Prozess nach Attacke mit Baseballschläger Polizisten-Angreifer aus Euskirchen muss in die Klinik

Bonn/Euskirchen · Der 41 Jahre alter Mann, der in Euskirchen zwei Polizeibeamte mit einem Baseballschläger aus Metall attackiert hatte, muss nichts ins Gefängnis, sondern in eine psychiatrische Klinik. Aus Sicht der Bonner Richter war er während des Angriffs unzurechnungsfähig.

 Vor dem Bonner Landgericht musste sich der 41 Jahre alte Polizistenangreifer verantworten.

Vor dem Bonner Landgericht musste sich der 41 Jahre alte Polizistenangreifer verantworten.

Foto: DPA

Für die Bonner Richter stand am Ende des Prozesses fest: Dieser Mann, der mit einem Baseballschläger aus Metall auf Polizeibeamte losgegangen war und einen Streifenwagen zertrümmert hatte, hätte vor Jahren bereits in einer psychiatrischen Klinik untergebracht werden müssen, hieß es jetzt im Urteil der 1. Großen Strafkammer. Entsprechend hätte es die dramatische Szene am 10. November 2017 auf einer Straße in Euskirchen nicht geben müssen. Eine Begegnung, die fast tödlich geendet wäre und drei Polizeibeamte in höchste Not gebracht hatte: Nur durch drei Schüsse in Arm und Beine konnte der Angreifer gestoppt und festgenommen werden.

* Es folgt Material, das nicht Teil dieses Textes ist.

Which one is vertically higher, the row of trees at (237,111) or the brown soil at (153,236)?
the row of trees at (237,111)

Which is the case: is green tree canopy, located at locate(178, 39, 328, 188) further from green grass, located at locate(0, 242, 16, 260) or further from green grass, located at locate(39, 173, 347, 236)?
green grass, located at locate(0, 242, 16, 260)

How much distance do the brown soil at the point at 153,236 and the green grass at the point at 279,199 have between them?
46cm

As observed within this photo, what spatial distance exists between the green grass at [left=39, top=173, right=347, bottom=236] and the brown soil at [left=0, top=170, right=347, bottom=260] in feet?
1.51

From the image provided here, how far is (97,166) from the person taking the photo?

Die Bonner Richter haben die Unterbringung für den 41-Jährigen jetzt nachgeholt und endgültig seinen Verbleib in einer psychiatrischen Klinik angeordnet. Vom Vorwurf des Widerstands gegen Polizeibeamte sowie der gefährlichen Körperverletzung wurde er hingegen freigesprochen, da er zur Tatzeit schuldunfähig gewesen sei.

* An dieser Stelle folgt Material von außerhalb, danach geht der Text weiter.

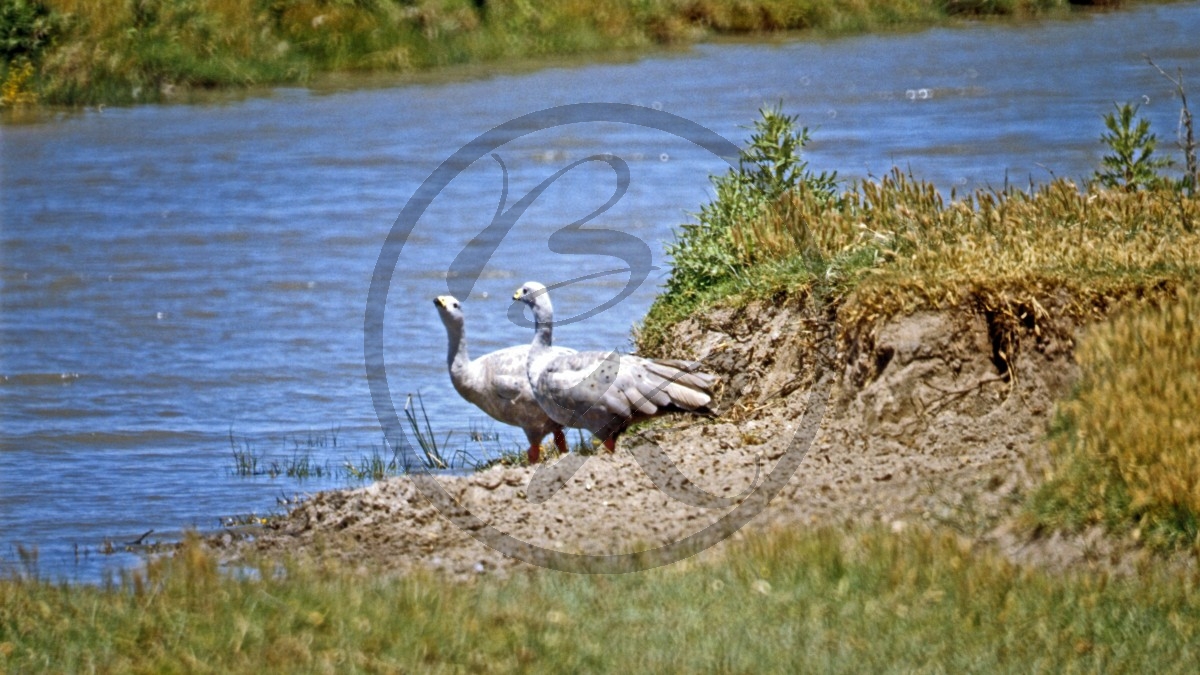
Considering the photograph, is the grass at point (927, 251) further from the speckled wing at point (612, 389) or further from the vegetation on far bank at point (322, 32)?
the vegetation on far bank at point (322, 32)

Wegen seiner massiven Persönlichkeitsstörung, unter der er seit Jahren leide, gehe von dem Angeklagten eine große Gefahr für die Allgemeinheit aus, so Kammervorsitzender Jens Rausch. Eine Unterbringung sei deswegen zwingend notwendig. Der 41-Jährige brauche dringend ein professionelles Umfeld und geordnete Lebensverhältnisse.

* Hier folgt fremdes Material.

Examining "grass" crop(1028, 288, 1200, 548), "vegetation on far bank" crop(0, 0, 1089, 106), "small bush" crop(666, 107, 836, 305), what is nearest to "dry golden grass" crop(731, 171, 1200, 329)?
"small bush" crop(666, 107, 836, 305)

„Mein Vater hat nur gesoffen und wir acht Kinder haben die Prügel bekommen, Tag für Tag, auch die Mutter“, hatte der 41-Jährige gleich zu Beginn erzählt. Irgendwann habe er sich gegen die Misshandlungen gewehrt. Dafür wurde er vom Vater in heiße Asche geworfen und verbrannte sich die Hüfte. Später versuchte er den Vater mit Elektroschocker in Schach zu halten, mit 18 Jahren haute er ab, dann lebte auf der Straße; später bei einem Betreuer in Blankenheim. Aber aus dieser Kindheit ist der schlicht strukturierte Mann nicht mehr heil herausgekommen.

Immer wenn der Angeklagte mit einer Situation nicht klar kam, sei er ausgerastet, so Rausch weiter. Und habe andere gefährdet. Sechsmal bereits wurde er einschlägig verurteilt. Zuletzt – als er seine Wohnung mit Hilfe einer Gasflasche sprengen wollte – kam es sogar zum SEK-Einsatz. Selbst sein Betreuer habe Angst vor seinen Zornesausbrüchen.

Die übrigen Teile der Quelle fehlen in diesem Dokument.